The system uses the **360-day year convention** commonly used in municipal bond markets (MSRB Rule G-33).

### Coupon Frequency Mappings

The code maintains two dictionaries for handling coupon payment frequencies:

1. **`COUPON_FREQUENCY_DICT`**: Maps numeric codes (0-36) to human-readable frequency descriptions
   - Example: `1`  "Semiannually", `31` -> "Zero coupon"

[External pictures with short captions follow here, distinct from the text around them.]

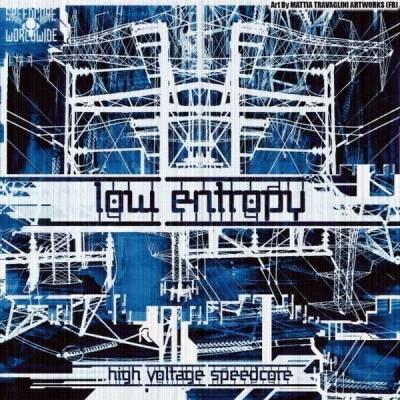 Low Entropy - High Voltage Speedcore (2015) [FLAC]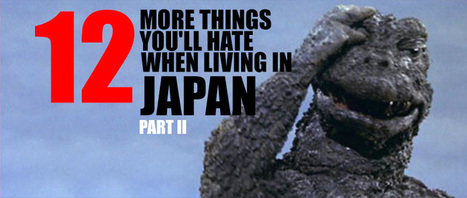 12 More things you'll hate when living in Japan (Part II) | JapanxHunter | JapanxHunter | Scoop.it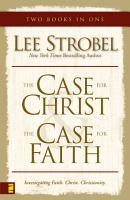 Case for Christ Case for Faith Compilation PDF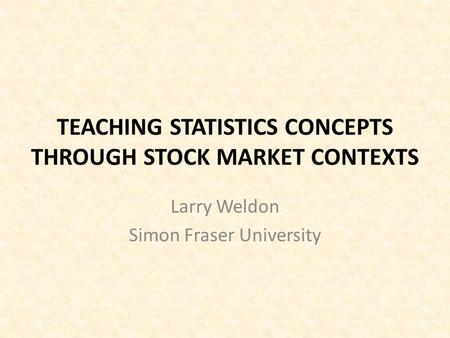 TEACHING STATISTICS CONCEPTS THROUGH STOCK MARKET CONTEXTS Larry Weldon Simon Fraser University.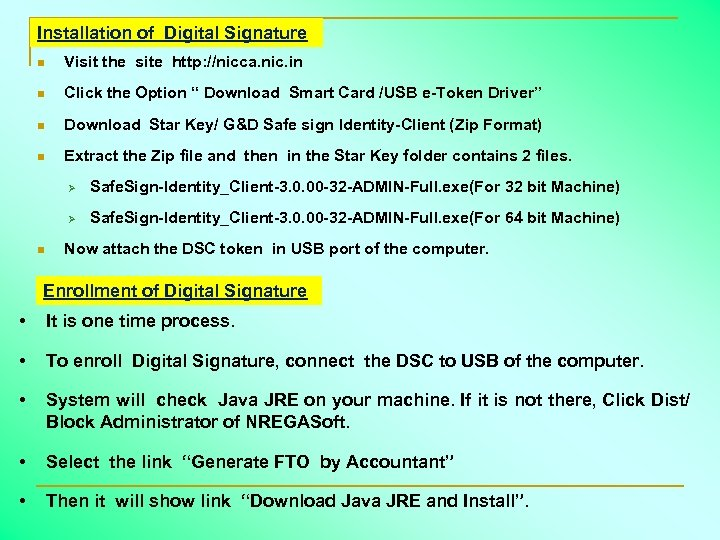 Installation of Digital Signature n Visit the site http: //nicca. nic. in n Click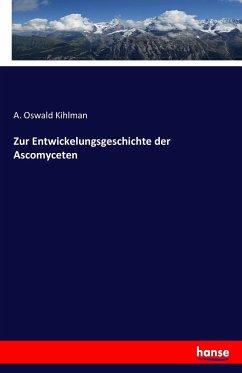 9783743657618 - Kihlman, A. Oswald: Zur Entwickelungsgeschichte der Ascomyceten - Buch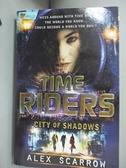 【書寶二手書T9/原文小說_CA6】TimeRiders: City of Shadows (Book 6)_Alex Scarrow, Alex Scarrow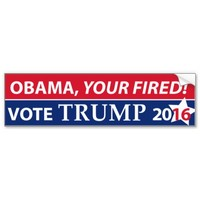vote for Trump for president - Obama, your fired! Car Bumper Sticker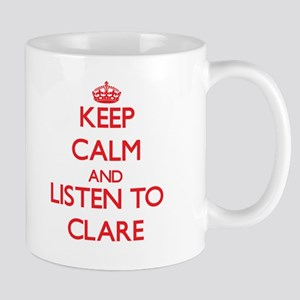 Keep Calm and listen to Clare Mugs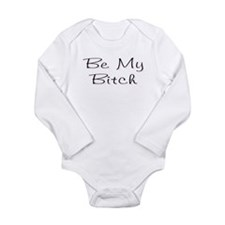 Be My Bitch .. Onesie Romper Suit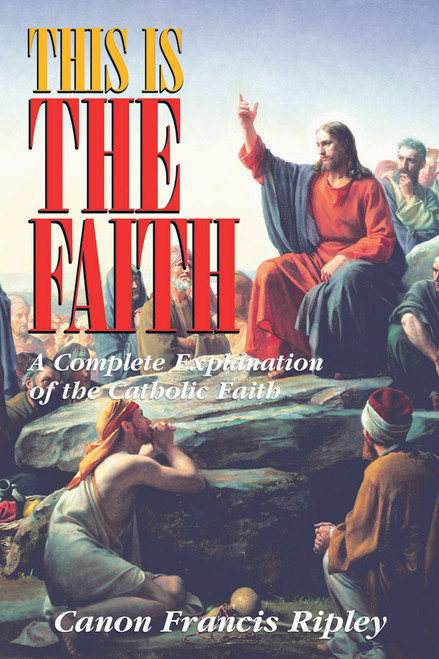 This Is the Faith: A Complete Explanation of the Catholic Faith (eBook)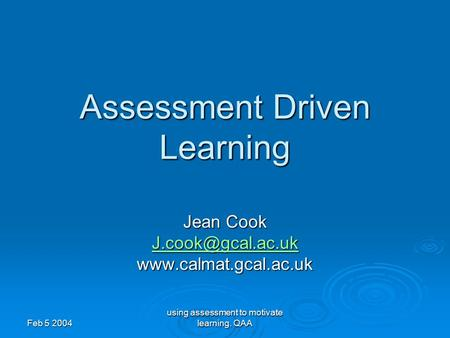 Feb 5 2004 using assessment to motivate learning. QAA Assessment Driven Learning Jean Cook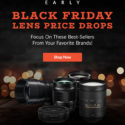 Early Black Friday Lens Price Drops At Adorama (full Frame, APS-C, MILC, DSLR)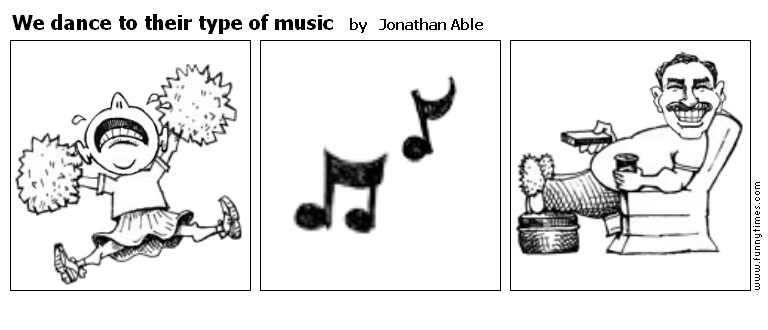 We dance to their type of music by Jonathan Able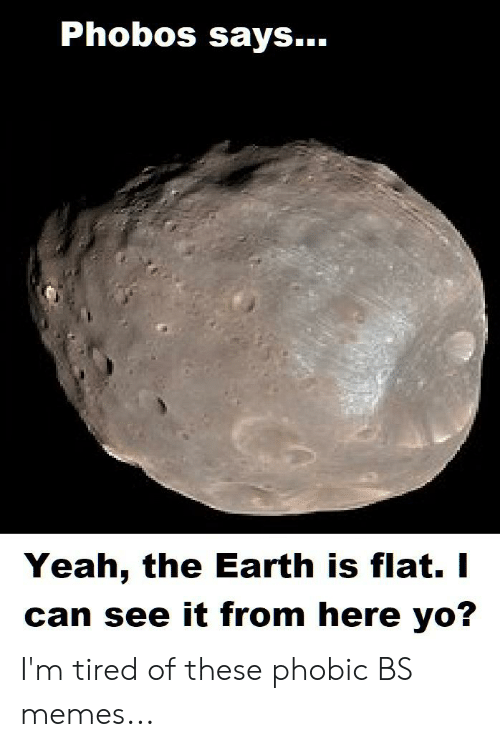 Memes, Yeah, and Yo: Phobos says..  Yeah, the Earth is flat. I  can see it from here yo? I'm tired of these phobic BS memes...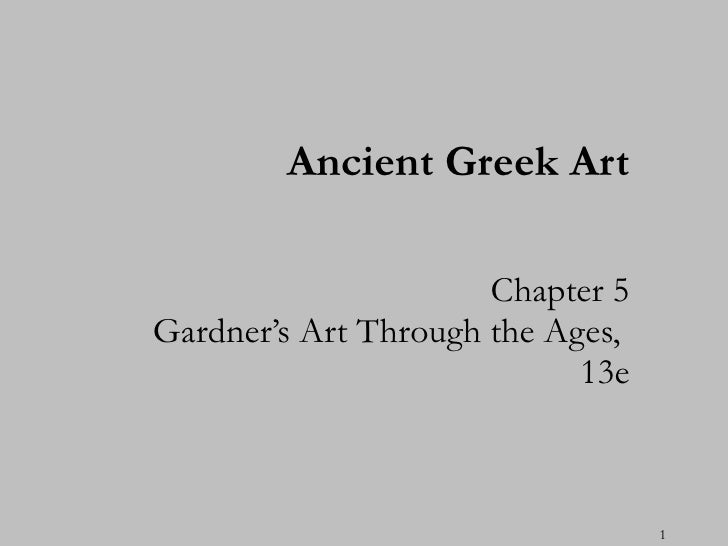 Chapter 5 Gardner's Art Through the Ages,  13e Ancient Greek Art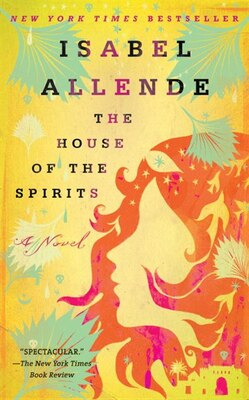 Book The House of the Spirits: A Novel by Isabel Allende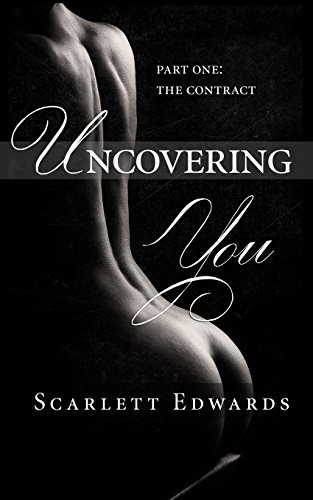 9781495275982: Uncovering You: Part One: The Contract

2. **`COUPON_FREQUENCY_TYPE`**: Maps frequency descriptions to annual payment counts
   - Example: "Semiannually" -> `2`, "Quarterly" -> `4`, "Zero coupon" -> `0`

### Default Values Dictionary

**`FEATURES_AND_DEFAULT_VALUES`** provides fallback values for missing features:
- Numeric fields default to sensible values (e.g., prices default to 100)
- Boolean fields default to False
- Text fields get placeholder values
- Some fields use computed defaults based on the dataset



## Helper Functions

### Date Calculation Functions

#### `diff_in_days_two_dates_360_30()`
Calculates the difference between two dates using the **30/360 day count convention**:
- Assumes 30 days per month
- Assumes 360 days per year
- Used for standardized bond calculations

#### `diff_in_days_two_dates_exact()`
Calculates the exact calendar day difference between dates.

#### `diff_in_days()`
A wrapper function that:
- Handles accrual date logic
- Supports both 360/30 and exact conventions
- Returns 0 for invalid dates

### Interest Payment Calculations

#### `days_in_interest_payment()`
Calculates the number of days in an interest payment period:
- Converts frequency codes to actual periods
- Returns 360 divided by annual frequency
- Handles special cases (zero coupon, irregular payments)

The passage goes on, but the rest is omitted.